#### TASK INPUTS

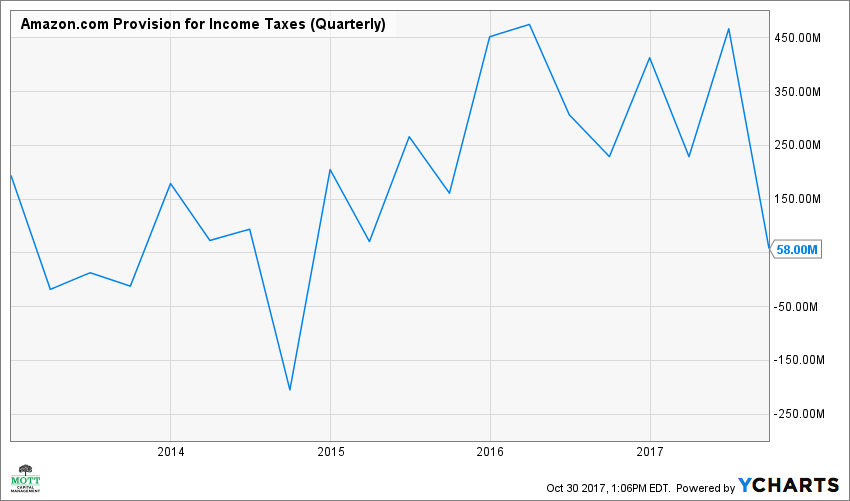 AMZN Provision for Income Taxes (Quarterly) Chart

...

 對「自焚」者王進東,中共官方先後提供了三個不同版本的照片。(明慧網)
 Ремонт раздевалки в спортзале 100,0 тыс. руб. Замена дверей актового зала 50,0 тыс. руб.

#### TASK GOAL
In the listing above, find the line containing "對「自焚」者王進東,中共官方先後提供了三個不同版本的照片。(明慧網)" and the line containing "Ремонт раздевалки в", then retype both and every line between them exactly, with nothing else.

#### SOLVED PROBLEM
 對「自焚」者王進東,中共官方先後提供了三個不同版本的照片。(明慧網)
 Ремонт раздевалки в спортзале 100,0 тыс. руб. Замена дверей актового зала 50,0 тыс. руб.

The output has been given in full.